Fields Medal (1998) for his work on the introduction of vertex algebras, the proof of the Moonshine conjecture and for his discovery of a new class of automorphic infinite products

Richard Ewen Borcherds, son of a physics teacher at the University of Cape Town, grew up with his three brothers in Birmingham. Even as a child Borcherds showed promising talent not only in mathematics, but also as a chess player. He played some chess but gave up the game – believing that a professional career would be more about competition than chess. In 1978, Borcherds won the gold medal at the International Mathematical Olympiad in Bucharest. The same year, he began reading Mathematics at Trinity College, Cambridge, where John Horton Conway was his supervisor. In 1983 he was appointed Research Fellow at Trinity College. In 1985, he completed his Ph.D. on the Leech lattice. He then moved to the University of California, Berkeley, where he became a Morrey Assisant Professor of Mathematics (1987/88). In the following years the mathematician constantly shuttled between Berkeley and Cambridge. Between 1988 and 1991, he was a Royal Society Research Professor at Cambridge. Thereafter, he was appointed Professor of Mathematics at the University of California, Berkeley (1993). In 1996 he returned again to Cambridge, where he spent three years as a Royal Society Professor in the Mathematics Department, before moving back to Berkeley in 1999, where he still lives today. In an interview with the Guardian, Borcherds suggested that he had some character traits which are commonly associated with Asperger’s syndrome. The British psychologist Simon Baron-Cohen examined the issue and reported it in the chapter ‘A Professor of Mathematics’ in his book “The Essential Difference”.

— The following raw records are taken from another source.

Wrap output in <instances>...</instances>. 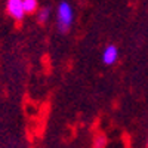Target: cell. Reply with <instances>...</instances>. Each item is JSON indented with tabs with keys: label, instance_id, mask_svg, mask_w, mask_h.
<instances>
[{
	"label": "cell",
	"instance_id": "cell-1",
	"mask_svg": "<svg viewBox=\"0 0 148 148\" xmlns=\"http://www.w3.org/2000/svg\"><path fill=\"white\" fill-rule=\"evenodd\" d=\"M74 21V10L68 2H61L56 10V22H58V30L61 33H68Z\"/></svg>",
	"mask_w": 148,
	"mask_h": 148
},
{
	"label": "cell",
	"instance_id": "cell-3",
	"mask_svg": "<svg viewBox=\"0 0 148 148\" xmlns=\"http://www.w3.org/2000/svg\"><path fill=\"white\" fill-rule=\"evenodd\" d=\"M119 59V49L114 45H108L102 52V62L105 65H113Z\"/></svg>",
	"mask_w": 148,
	"mask_h": 148
},
{
	"label": "cell",
	"instance_id": "cell-6",
	"mask_svg": "<svg viewBox=\"0 0 148 148\" xmlns=\"http://www.w3.org/2000/svg\"><path fill=\"white\" fill-rule=\"evenodd\" d=\"M147 147H148V142H147Z\"/></svg>",
	"mask_w": 148,
	"mask_h": 148
},
{
	"label": "cell",
	"instance_id": "cell-5",
	"mask_svg": "<svg viewBox=\"0 0 148 148\" xmlns=\"http://www.w3.org/2000/svg\"><path fill=\"white\" fill-rule=\"evenodd\" d=\"M49 16H51V9L49 8H43L40 9L39 12H37V19H39V22H46L49 19Z\"/></svg>",
	"mask_w": 148,
	"mask_h": 148
},
{
	"label": "cell",
	"instance_id": "cell-4",
	"mask_svg": "<svg viewBox=\"0 0 148 148\" xmlns=\"http://www.w3.org/2000/svg\"><path fill=\"white\" fill-rule=\"evenodd\" d=\"M39 8L37 0H24V9H25V14H34Z\"/></svg>",
	"mask_w": 148,
	"mask_h": 148
},
{
	"label": "cell",
	"instance_id": "cell-2",
	"mask_svg": "<svg viewBox=\"0 0 148 148\" xmlns=\"http://www.w3.org/2000/svg\"><path fill=\"white\" fill-rule=\"evenodd\" d=\"M8 14L16 19L21 21L24 16H25V9H24V0H8Z\"/></svg>",
	"mask_w": 148,
	"mask_h": 148
}]
</instances>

Borcherds is married to the topologist Ursula Gritsch. The couple has two daughters.

Borcherds is a member of the Royal Society (1994) and the American Mathematical Society (2012). He has received among other awards, the EMS Prize (1992) and the Junior Whitehead Prize from the London Mathematical Society (1992).

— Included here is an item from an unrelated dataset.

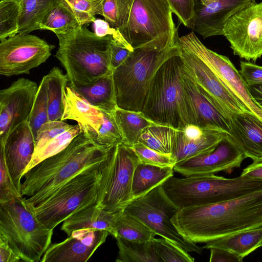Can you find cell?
<instances>
[{"instance_id":"1","label":"cell","mask_w":262,"mask_h":262,"mask_svg":"<svg viewBox=\"0 0 262 262\" xmlns=\"http://www.w3.org/2000/svg\"><path fill=\"white\" fill-rule=\"evenodd\" d=\"M171 220L182 235L195 244L260 226L262 186L227 201L180 209Z\"/></svg>"},{"instance_id":"2","label":"cell","mask_w":262,"mask_h":262,"mask_svg":"<svg viewBox=\"0 0 262 262\" xmlns=\"http://www.w3.org/2000/svg\"><path fill=\"white\" fill-rule=\"evenodd\" d=\"M167 0H105L104 19L133 48H167L179 43Z\"/></svg>"},{"instance_id":"3","label":"cell","mask_w":262,"mask_h":262,"mask_svg":"<svg viewBox=\"0 0 262 262\" xmlns=\"http://www.w3.org/2000/svg\"><path fill=\"white\" fill-rule=\"evenodd\" d=\"M113 147L97 145L81 131L63 150L24 174L21 195L28 197L25 200L30 207L37 205L76 175L104 162Z\"/></svg>"},{"instance_id":"4","label":"cell","mask_w":262,"mask_h":262,"mask_svg":"<svg viewBox=\"0 0 262 262\" xmlns=\"http://www.w3.org/2000/svg\"><path fill=\"white\" fill-rule=\"evenodd\" d=\"M56 35L59 48L55 57L66 70L69 86L89 85L113 72L110 63L112 35L98 36L83 26Z\"/></svg>"},{"instance_id":"5","label":"cell","mask_w":262,"mask_h":262,"mask_svg":"<svg viewBox=\"0 0 262 262\" xmlns=\"http://www.w3.org/2000/svg\"><path fill=\"white\" fill-rule=\"evenodd\" d=\"M109 156L63 184L41 203L29 206L45 227L54 230L75 213L99 204L105 191Z\"/></svg>"},{"instance_id":"6","label":"cell","mask_w":262,"mask_h":262,"mask_svg":"<svg viewBox=\"0 0 262 262\" xmlns=\"http://www.w3.org/2000/svg\"><path fill=\"white\" fill-rule=\"evenodd\" d=\"M179 53V43L167 48L149 46L134 49L113 71L117 107L141 113L157 71L166 60Z\"/></svg>"},{"instance_id":"7","label":"cell","mask_w":262,"mask_h":262,"mask_svg":"<svg viewBox=\"0 0 262 262\" xmlns=\"http://www.w3.org/2000/svg\"><path fill=\"white\" fill-rule=\"evenodd\" d=\"M180 53L166 60L150 82L141 113L152 122L183 130L188 125Z\"/></svg>"},{"instance_id":"8","label":"cell","mask_w":262,"mask_h":262,"mask_svg":"<svg viewBox=\"0 0 262 262\" xmlns=\"http://www.w3.org/2000/svg\"><path fill=\"white\" fill-rule=\"evenodd\" d=\"M162 185L168 197L181 209L217 203L243 196L261 187L262 181L242 176L228 179L207 174L183 178L173 176Z\"/></svg>"},{"instance_id":"9","label":"cell","mask_w":262,"mask_h":262,"mask_svg":"<svg viewBox=\"0 0 262 262\" xmlns=\"http://www.w3.org/2000/svg\"><path fill=\"white\" fill-rule=\"evenodd\" d=\"M53 230L45 227L20 196L0 203V236L21 260L40 261L51 245Z\"/></svg>"},{"instance_id":"10","label":"cell","mask_w":262,"mask_h":262,"mask_svg":"<svg viewBox=\"0 0 262 262\" xmlns=\"http://www.w3.org/2000/svg\"><path fill=\"white\" fill-rule=\"evenodd\" d=\"M179 209L162 184L133 200L124 210L145 224L156 235L170 240L188 252L200 254L203 248L182 235L172 222Z\"/></svg>"},{"instance_id":"11","label":"cell","mask_w":262,"mask_h":262,"mask_svg":"<svg viewBox=\"0 0 262 262\" xmlns=\"http://www.w3.org/2000/svg\"><path fill=\"white\" fill-rule=\"evenodd\" d=\"M140 162L132 147L123 143L113 147L108 160L105 192L98 204L100 208L119 213L134 200L133 177Z\"/></svg>"},{"instance_id":"12","label":"cell","mask_w":262,"mask_h":262,"mask_svg":"<svg viewBox=\"0 0 262 262\" xmlns=\"http://www.w3.org/2000/svg\"><path fill=\"white\" fill-rule=\"evenodd\" d=\"M55 46L39 37L17 34L0 42V74L11 77L29 74L31 70L45 63Z\"/></svg>"},{"instance_id":"13","label":"cell","mask_w":262,"mask_h":262,"mask_svg":"<svg viewBox=\"0 0 262 262\" xmlns=\"http://www.w3.org/2000/svg\"><path fill=\"white\" fill-rule=\"evenodd\" d=\"M233 54L247 61L262 56V2H253L227 20L223 35Z\"/></svg>"},{"instance_id":"14","label":"cell","mask_w":262,"mask_h":262,"mask_svg":"<svg viewBox=\"0 0 262 262\" xmlns=\"http://www.w3.org/2000/svg\"><path fill=\"white\" fill-rule=\"evenodd\" d=\"M179 43L203 61L249 110L262 120V108L252 98L248 86L228 57L208 49L193 32L179 37Z\"/></svg>"},{"instance_id":"15","label":"cell","mask_w":262,"mask_h":262,"mask_svg":"<svg viewBox=\"0 0 262 262\" xmlns=\"http://www.w3.org/2000/svg\"><path fill=\"white\" fill-rule=\"evenodd\" d=\"M179 47L183 65L201 93L227 118L251 112L203 61L180 45Z\"/></svg>"},{"instance_id":"16","label":"cell","mask_w":262,"mask_h":262,"mask_svg":"<svg viewBox=\"0 0 262 262\" xmlns=\"http://www.w3.org/2000/svg\"><path fill=\"white\" fill-rule=\"evenodd\" d=\"M38 87L35 81L21 77L0 91V142L28 120Z\"/></svg>"},{"instance_id":"17","label":"cell","mask_w":262,"mask_h":262,"mask_svg":"<svg viewBox=\"0 0 262 262\" xmlns=\"http://www.w3.org/2000/svg\"><path fill=\"white\" fill-rule=\"evenodd\" d=\"M246 158L244 154L227 135L212 151L177 163L174 171L185 177L227 173L240 167Z\"/></svg>"},{"instance_id":"18","label":"cell","mask_w":262,"mask_h":262,"mask_svg":"<svg viewBox=\"0 0 262 262\" xmlns=\"http://www.w3.org/2000/svg\"><path fill=\"white\" fill-rule=\"evenodd\" d=\"M182 86L186 102L188 124L204 129L216 130L228 134L230 129L229 119L201 93L185 68L183 61Z\"/></svg>"},{"instance_id":"19","label":"cell","mask_w":262,"mask_h":262,"mask_svg":"<svg viewBox=\"0 0 262 262\" xmlns=\"http://www.w3.org/2000/svg\"><path fill=\"white\" fill-rule=\"evenodd\" d=\"M108 234L105 230H75L64 241L51 244L40 261L85 262L105 242Z\"/></svg>"},{"instance_id":"20","label":"cell","mask_w":262,"mask_h":262,"mask_svg":"<svg viewBox=\"0 0 262 262\" xmlns=\"http://www.w3.org/2000/svg\"><path fill=\"white\" fill-rule=\"evenodd\" d=\"M0 145L11 179L20 193L21 180L32 159L35 146V140L28 120L14 127L0 142Z\"/></svg>"},{"instance_id":"21","label":"cell","mask_w":262,"mask_h":262,"mask_svg":"<svg viewBox=\"0 0 262 262\" xmlns=\"http://www.w3.org/2000/svg\"><path fill=\"white\" fill-rule=\"evenodd\" d=\"M255 0H196L191 29L204 38L223 35L231 16Z\"/></svg>"},{"instance_id":"22","label":"cell","mask_w":262,"mask_h":262,"mask_svg":"<svg viewBox=\"0 0 262 262\" xmlns=\"http://www.w3.org/2000/svg\"><path fill=\"white\" fill-rule=\"evenodd\" d=\"M228 137L253 161H262V120L251 112L234 114L229 118Z\"/></svg>"},{"instance_id":"23","label":"cell","mask_w":262,"mask_h":262,"mask_svg":"<svg viewBox=\"0 0 262 262\" xmlns=\"http://www.w3.org/2000/svg\"><path fill=\"white\" fill-rule=\"evenodd\" d=\"M72 120L78 122L81 130L93 140L104 121V113L67 86L64 108L61 121Z\"/></svg>"},{"instance_id":"24","label":"cell","mask_w":262,"mask_h":262,"mask_svg":"<svg viewBox=\"0 0 262 262\" xmlns=\"http://www.w3.org/2000/svg\"><path fill=\"white\" fill-rule=\"evenodd\" d=\"M227 133L213 129H204L202 136L197 139L186 138L182 130L175 129L171 155L176 163L213 150Z\"/></svg>"},{"instance_id":"25","label":"cell","mask_w":262,"mask_h":262,"mask_svg":"<svg viewBox=\"0 0 262 262\" xmlns=\"http://www.w3.org/2000/svg\"><path fill=\"white\" fill-rule=\"evenodd\" d=\"M111 213L101 208L98 204L81 210L67 218L61 229L68 236L77 229L90 228L107 230L115 236L114 226L119 215L122 212Z\"/></svg>"},{"instance_id":"26","label":"cell","mask_w":262,"mask_h":262,"mask_svg":"<svg viewBox=\"0 0 262 262\" xmlns=\"http://www.w3.org/2000/svg\"><path fill=\"white\" fill-rule=\"evenodd\" d=\"M69 86L102 111L112 112L117 107L113 72L101 76L90 85Z\"/></svg>"},{"instance_id":"27","label":"cell","mask_w":262,"mask_h":262,"mask_svg":"<svg viewBox=\"0 0 262 262\" xmlns=\"http://www.w3.org/2000/svg\"><path fill=\"white\" fill-rule=\"evenodd\" d=\"M261 244L262 225L210 241L202 248L203 249L212 248L225 249L244 258L261 247Z\"/></svg>"},{"instance_id":"28","label":"cell","mask_w":262,"mask_h":262,"mask_svg":"<svg viewBox=\"0 0 262 262\" xmlns=\"http://www.w3.org/2000/svg\"><path fill=\"white\" fill-rule=\"evenodd\" d=\"M173 167H160L140 162L132 181L134 200L143 196L173 176Z\"/></svg>"},{"instance_id":"29","label":"cell","mask_w":262,"mask_h":262,"mask_svg":"<svg viewBox=\"0 0 262 262\" xmlns=\"http://www.w3.org/2000/svg\"><path fill=\"white\" fill-rule=\"evenodd\" d=\"M113 113L123 138L122 143L130 147L139 143L144 132L155 124L141 113L118 107Z\"/></svg>"},{"instance_id":"30","label":"cell","mask_w":262,"mask_h":262,"mask_svg":"<svg viewBox=\"0 0 262 262\" xmlns=\"http://www.w3.org/2000/svg\"><path fill=\"white\" fill-rule=\"evenodd\" d=\"M47 79L49 121L61 120L64 108L65 93L69 80L57 67L45 75Z\"/></svg>"},{"instance_id":"31","label":"cell","mask_w":262,"mask_h":262,"mask_svg":"<svg viewBox=\"0 0 262 262\" xmlns=\"http://www.w3.org/2000/svg\"><path fill=\"white\" fill-rule=\"evenodd\" d=\"M82 26L73 12L59 0L45 13L38 24L39 30H50L56 35L66 33Z\"/></svg>"},{"instance_id":"32","label":"cell","mask_w":262,"mask_h":262,"mask_svg":"<svg viewBox=\"0 0 262 262\" xmlns=\"http://www.w3.org/2000/svg\"><path fill=\"white\" fill-rule=\"evenodd\" d=\"M119 249L117 262H161L152 240L137 242L122 238H115Z\"/></svg>"},{"instance_id":"33","label":"cell","mask_w":262,"mask_h":262,"mask_svg":"<svg viewBox=\"0 0 262 262\" xmlns=\"http://www.w3.org/2000/svg\"><path fill=\"white\" fill-rule=\"evenodd\" d=\"M115 236L133 242L151 241L156 234L143 222L123 210L118 216L114 226Z\"/></svg>"},{"instance_id":"34","label":"cell","mask_w":262,"mask_h":262,"mask_svg":"<svg viewBox=\"0 0 262 262\" xmlns=\"http://www.w3.org/2000/svg\"><path fill=\"white\" fill-rule=\"evenodd\" d=\"M59 0H20L18 33L39 30L38 24L50 8Z\"/></svg>"},{"instance_id":"35","label":"cell","mask_w":262,"mask_h":262,"mask_svg":"<svg viewBox=\"0 0 262 262\" xmlns=\"http://www.w3.org/2000/svg\"><path fill=\"white\" fill-rule=\"evenodd\" d=\"M81 131L78 124L73 125L70 128L50 141L41 150L33 155L32 159L25 170L24 175L39 162L63 150Z\"/></svg>"},{"instance_id":"36","label":"cell","mask_w":262,"mask_h":262,"mask_svg":"<svg viewBox=\"0 0 262 262\" xmlns=\"http://www.w3.org/2000/svg\"><path fill=\"white\" fill-rule=\"evenodd\" d=\"M174 131L170 127L155 124L144 132L139 142L160 152L171 154Z\"/></svg>"},{"instance_id":"37","label":"cell","mask_w":262,"mask_h":262,"mask_svg":"<svg viewBox=\"0 0 262 262\" xmlns=\"http://www.w3.org/2000/svg\"><path fill=\"white\" fill-rule=\"evenodd\" d=\"M20 0L0 2V41L18 34Z\"/></svg>"},{"instance_id":"38","label":"cell","mask_w":262,"mask_h":262,"mask_svg":"<svg viewBox=\"0 0 262 262\" xmlns=\"http://www.w3.org/2000/svg\"><path fill=\"white\" fill-rule=\"evenodd\" d=\"M28 121L35 140L39 128L43 124L49 121L47 79L45 75L40 81Z\"/></svg>"},{"instance_id":"39","label":"cell","mask_w":262,"mask_h":262,"mask_svg":"<svg viewBox=\"0 0 262 262\" xmlns=\"http://www.w3.org/2000/svg\"><path fill=\"white\" fill-rule=\"evenodd\" d=\"M105 0H60L74 14L80 24L94 22L96 15L103 14Z\"/></svg>"},{"instance_id":"40","label":"cell","mask_w":262,"mask_h":262,"mask_svg":"<svg viewBox=\"0 0 262 262\" xmlns=\"http://www.w3.org/2000/svg\"><path fill=\"white\" fill-rule=\"evenodd\" d=\"M104 121L93 141L104 148H111L123 143V138L117 124L113 113L104 112Z\"/></svg>"},{"instance_id":"41","label":"cell","mask_w":262,"mask_h":262,"mask_svg":"<svg viewBox=\"0 0 262 262\" xmlns=\"http://www.w3.org/2000/svg\"><path fill=\"white\" fill-rule=\"evenodd\" d=\"M156 253L163 262H193L194 258L188 252L170 240L161 237L153 240Z\"/></svg>"},{"instance_id":"42","label":"cell","mask_w":262,"mask_h":262,"mask_svg":"<svg viewBox=\"0 0 262 262\" xmlns=\"http://www.w3.org/2000/svg\"><path fill=\"white\" fill-rule=\"evenodd\" d=\"M132 148L141 162L160 167H173L176 164L171 154L160 152L140 142Z\"/></svg>"},{"instance_id":"43","label":"cell","mask_w":262,"mask_h":262,"mask_svg":"<svg viewBox=\"0 0 262 262\" xmlns=\"http://www.w3.org/2000/svg\"><path fill=\"white\" fill-rule=\"evenodd\" d=\"M73 125L61 120L49 121L43 124L37 133L34 154L38 152L54 138Z\"/></svg>"},{"instance_id":"44","label":"cell","mask_w":262,"mask_h":262,"mask_svg":"<svg viewBox=\"0 0 262 262\" xmlns=\"http://www.w3.org/2000/svg\"><path fill=\"white\" fill-rule=\"evenodd\" d=\"M0 203L23 196L14 185L6 165L3 152L0 154Z\"/></svg>"},{"instance_id":"45","label":"cell","mask_w":262,"mask_h":262,"mask_svg":"<svg viewBox=\"0 0 262 262\" xmlns=\"http://www.w3.org/2000/svg\"><path fill=\"white\" fill-rule=\"evenodd\" d=\"M172 13L185 27L191 28L195 17L196 0H167Z\"/></svg>"},{"instance_id":"46","label":"cell","mask_w":262,"mask_h":262,"mask_svg":"<svg viewBox=\"0 0 262 262\" xmlns=\"http://www.w3.org/2000/svg\"><path fill=\"white\" fill-rule=\"evenodd\" d=\"M240 68L239 72L248 86L262 85V66L241 61Z\"/></svg>"},{"instance_id":"47","label":"cell","mask_w":262,"mask_h":262,"mask_svg":"<svg viewBox=\"0 0 262 262\" xmlns=\"http://www.w3.org/2000/svg\"><path fill=\"white\" fill-rule=\"evenodd\" d=\"M132 50L119 41L113 38L111 43L110 63L113 71L119 67L127 58Z\"/></svg>"},{"instance_id":"48","label":"cell","mask_w":262,"mask_h":262,"mask_svg":"<svg viewBox=\"0 0 262 262\" xmlns=\"http://www.w3.org/2000/svg\"><path fill=\"white\" fill-rule=\"evenodd\" d=\"M210 262H242L243 258L228 250L218 248H210Z\"/></svg>"},{"instance_id":"49","label":"cell","mask_w":262,"mask_h":262,"mask_svg":"<svg viewBox=\"0 0 262 262\" xmlns=\"http://www.w3.org/2000/svg\"><path fill=\"white\" fill-rule=\"evenodd\" d=\"M21 258L15 253L6 239L0 236V261L18 262Z\"/></svg>"},{"instance_id":"50","label":"cell","mask_w":262,"mask_h":262,"mask_svg":"<svg viewBox=\"0 0 262 262\" xmlns=\"http://www.w3.org/2000/svg\"><path fill=\"white\" fill-rule=\"evenodd\" d=\"M241 176L262 181V161L253 162L243 170Z\"/></svg>"},{"instance_id":"51","label":"cell","mask_w":262,"mask_h":262,"mask_svg":"<svg viewBox=\"0 0 262 262\" xmlns=\"http://www.w3.org/2000/svg\"><path fill=\"white\" fill-rule=\"evenodd\" d=\"M182 130L186 138L190 139H197L203 135L204 129L195 125L189 124L186 126Z\"/></svg>"},{"instance_id":"52","label":"cell","mask_w":262,"mask_h":262,"mask_svg":"<svg viewBox=\"0 0 262 262\" xmlns=\"http://www.w3.org/2000/svg\"><path fill=\"white\" fill-rule=\"evenodd\" d=\"M252 98L262 108V85L248 86Z\"/></svg>"},{"instance_id":"53","label":"cell","mask_w":262,"mask_h":262,"mask_svg":"<svg viewBox=\"0 0 262 262\" xmlns=\"http://www.w3.org/2000/svg\"><path fill=\"white\" fill-rule=\"evenodd\" d=\"M261 247H262V244H261Z\"/></svg>"}]
</instances>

In the early 1980s, Borcherds found by chance a series of works in physics which described interactions between particles (vertices). Borcherds recognised the mathematical potential that lay behind these descriptions. He began to fine tune the mathematical idea and thereby created ‘vertex algebras’.

At this time, he took his doctorate under John H. Conway, who was working intensively on a catalogue of finite simple groups. Groups are mathematical objects which have a structure that can be used to describe symmetries. Conway had in the late 1960s discovered three new sporadic simple groups in the symmetries of a 24-dimensional lattice, the so-called Leech lattice. And so Borcherds also initially explored the Leech lattice.

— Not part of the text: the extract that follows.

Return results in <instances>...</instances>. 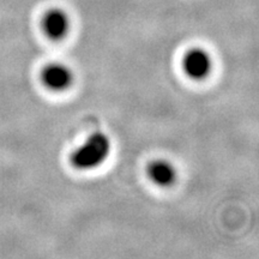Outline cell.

In parallel to this, he worked for years on the use of vertex algebras to study other finite simple groups, especially the largest sporadic simple group. Because of its size it is also called the Monster group: it has nearly as many elements as the planet Jupiter has atoms. Using a vertex algebra Borcherds settled a conjecture of Conway and his doctoral student Simon Norton on how to represent this Monster group, and thereby proved what a powerful tool vertex algebras can be.

At the same time Borcherds generalised a well-known tool in algebra, ‘Kac-Moody algebras’, and put them to important use in the theory of automorphic functions. Today, vertex algebras are used for numerous tasks in algebraic geometry and string theory.